Co dziś realnie zyskuje Ukraina? To pytanie też w kontekście dostaw sprzętu. Najczęściej się mówi o samolotach NATO-wskich.
- Zmieniona polityka Niemiec, nowy minister obrony, który jest bardzo za NATO. Zmobilizowana Wielka Brytania. Premier Włoch pojechała i powiedziała, że nie ma amunicji do obrony, gdy jest się napadniętym. Ma się prawo do każdej amunicji. Powiedziała, że będą czołgi, może samoloty. Słuchajmy i patrzmy, co się dzieje.
Wspomniał pan Putina, który wczoraj przemawiał do połączonych izb rosyjskiego parlamentu. Mówił między innymi, że rosyjska gospodarka ma się nieźle.
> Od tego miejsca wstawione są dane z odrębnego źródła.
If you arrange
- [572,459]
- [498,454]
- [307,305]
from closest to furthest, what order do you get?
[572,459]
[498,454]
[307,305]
On przygotowuje społeczeństwo na długą wojnę?
- Przemówienie Putina było defensywne. To przygotowanie na długą wojnę, lub akt rezygnacji. Psychologicznie fatalnie wyglądał Putin. Być może – obstawiam to na 15-20% - szykuje się pożegnanie z Putinem na Kremlu. On mówił, jak człowiek, który nie obiecuje gruszek na wierzbie, ale coś bełkocze o wielkości nauki rosyjskiej.
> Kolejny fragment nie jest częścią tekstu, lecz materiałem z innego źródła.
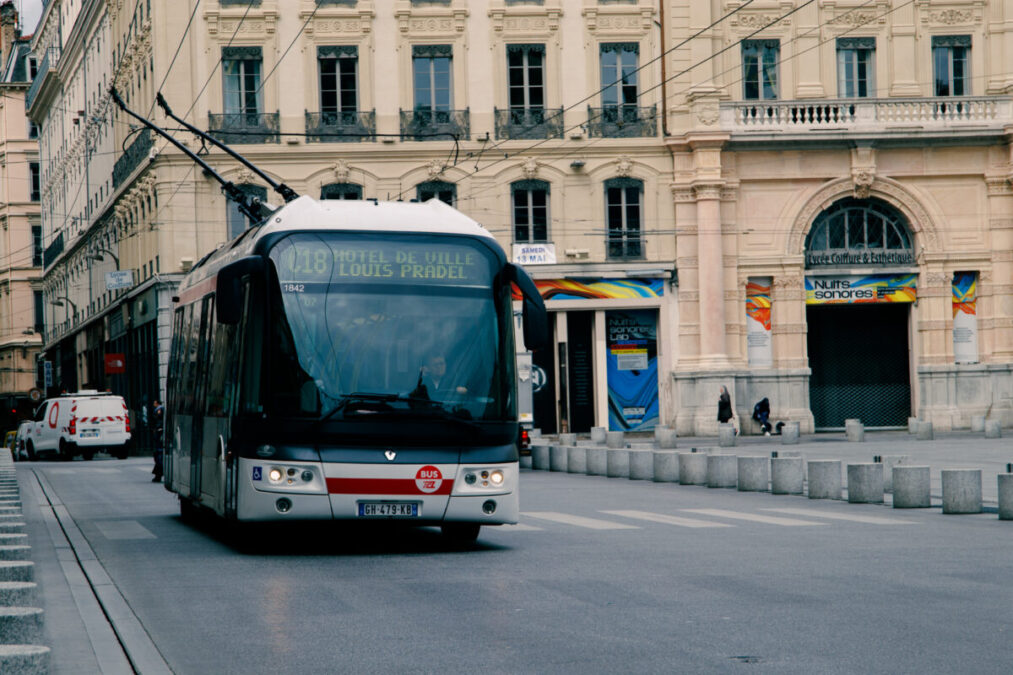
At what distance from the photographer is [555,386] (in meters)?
43.8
Było defensywne, bo wpłynęła na niego kijowska wizyta Bidena?
- W polityce USA zdarzyło się, że prezydent pojechał na pole bitwy. To było rzadko i zawsze to były wielkie wydarzenia. Skoro Biden się na to zdecydował, zrobił to na podstawie analiz, które pokazują, że jest wielka szansa. To realna szansa na wygraną. Polska powinna się do tego przyłączyć. Biden mówił, że możemy być filarem przyszłości. To już inny świat. Każdy musi to zrozumieć. W Polsce musi być pełna demokracja. Państwo, które chce być na równych warunkach na Zachodzie, musi być w pełni demokratyczne. Nie wystarczy kupić broń, ale zrobić demokrację. Jak to zrobimy, Polska dostała historyczną ofertę grania w pierwszej lidze.
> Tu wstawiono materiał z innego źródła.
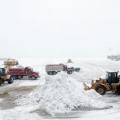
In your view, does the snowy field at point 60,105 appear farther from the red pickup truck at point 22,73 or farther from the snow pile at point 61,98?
the red pickup truck at point 22,73

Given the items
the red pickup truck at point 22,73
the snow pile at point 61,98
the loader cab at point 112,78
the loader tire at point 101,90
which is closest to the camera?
the snow pile at point 61,98

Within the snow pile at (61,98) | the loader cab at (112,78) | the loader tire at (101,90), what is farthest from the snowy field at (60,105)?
the loader cab at (112,78)

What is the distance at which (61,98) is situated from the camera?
24.1 m

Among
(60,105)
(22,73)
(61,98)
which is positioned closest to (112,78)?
(61,98)

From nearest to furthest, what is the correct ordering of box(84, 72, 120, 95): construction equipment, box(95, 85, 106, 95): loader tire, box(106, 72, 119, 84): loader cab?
box(84, 72, 120, 95): construction equipment < box(95, 85, 106, 95): loader tire < box(106, 72, 119, 84): loader cab

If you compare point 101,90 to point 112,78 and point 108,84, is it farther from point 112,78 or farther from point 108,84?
point 112,78

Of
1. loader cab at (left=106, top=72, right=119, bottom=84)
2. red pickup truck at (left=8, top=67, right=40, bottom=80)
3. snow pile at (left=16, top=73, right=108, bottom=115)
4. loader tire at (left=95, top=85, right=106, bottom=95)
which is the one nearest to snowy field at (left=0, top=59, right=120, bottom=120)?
snow pile at (left=16, top=73, right=108, bottom=115)

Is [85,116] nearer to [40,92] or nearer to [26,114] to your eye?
[26,114]

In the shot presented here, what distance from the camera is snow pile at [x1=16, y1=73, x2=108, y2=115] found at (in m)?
23.1

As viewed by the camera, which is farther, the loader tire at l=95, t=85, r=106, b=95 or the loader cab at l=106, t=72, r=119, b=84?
the loader cab at l=106, t=72, r=119, b=84

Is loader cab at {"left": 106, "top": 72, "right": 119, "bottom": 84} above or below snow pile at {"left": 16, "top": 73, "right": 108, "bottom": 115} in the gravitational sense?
above

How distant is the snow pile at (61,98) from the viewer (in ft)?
75.7

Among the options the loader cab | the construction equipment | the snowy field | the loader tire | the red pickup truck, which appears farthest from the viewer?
the red pickup truck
Jakie znaczenie ma dzisiejsze spotkanie Bukaresztańskiej Dziewiątki, czyli krajów wschodniej flanki NATO?
- To kwestia mobilizacji regionu. Tu jasne było jednak. Biden pokazał, gdzie przyjechał. To kwestia mobilizacji. Trzeba się skupić na Mołdawii i Gruzji.
Spotkanie Bukaresztańskiej Dziewiątki to zapewnienia, że te kraje powinny czuć się bezpiecznie, czy powinny paść słowa o zwiększeniu obecności wojsk USA?
- To znaczy, że te kraje się muszą zmobilizować. Nauka z ostatniego roku jest jasna. Jak sam się nie bronisz, nikt cię nie obroni. Ukraina dostała wielką pomoc… Dziś to jest możliwe technologiczne. Zmieniło się od czasów Powstania Warszawskiego. Ukraińcy się jednak zmobilizowali. Są w stanie walczyć, utrzymać linię obrony przez rok.
Rok od rosyjskiej agresji, nie od początku wojny, rysuje się nadzieja na zakończenie wojny? Raczej na froncie czy przy stole negocjacyjnym?
- Ta wojna musi się rozstrzygnąć na froncie, skończyć przy stole. Inaczej się nie da. Do tego wejście Ukrainy do NATO i UE. Także Mołdawii, Gruzji, Bałkanów zachodnich. Europa jest gotowa. Politycy w Polsce, którzy mówią o wielkiej Polsce, najbardziej nie są gotowi. Oni nie rozumieją procesów. Jestem podekscytowany. Widzę to jasno. Jest wielka szansa, jak się uda wielki plan Bidena.
Wejście do wspólnoty na zasadzie szybkiej ścieżki?
- Tak i duża rola naszego kraju. To musi się wiązać ze zmianami i poważnym podejściem do bycia na Zachodzie. Nie można być na Zachodzie jak Orban. Trzeba pilnować wolności słowa, porządnych wyborów, niezależności sądów. Inaczej nie ma obrotu gospodarczego. Margaret Thatcher to świetnie rozumiała.
Jakie są pana oczekiwania związane z ostatnimi godzinami wizyty Joe Bidena w Polsce?
- Moje oczekiwania są proste. Wszystko co ważne już się wydarzyło. Oby prezydent Biden był zdrowi i bezpiecznie odleciał do USA.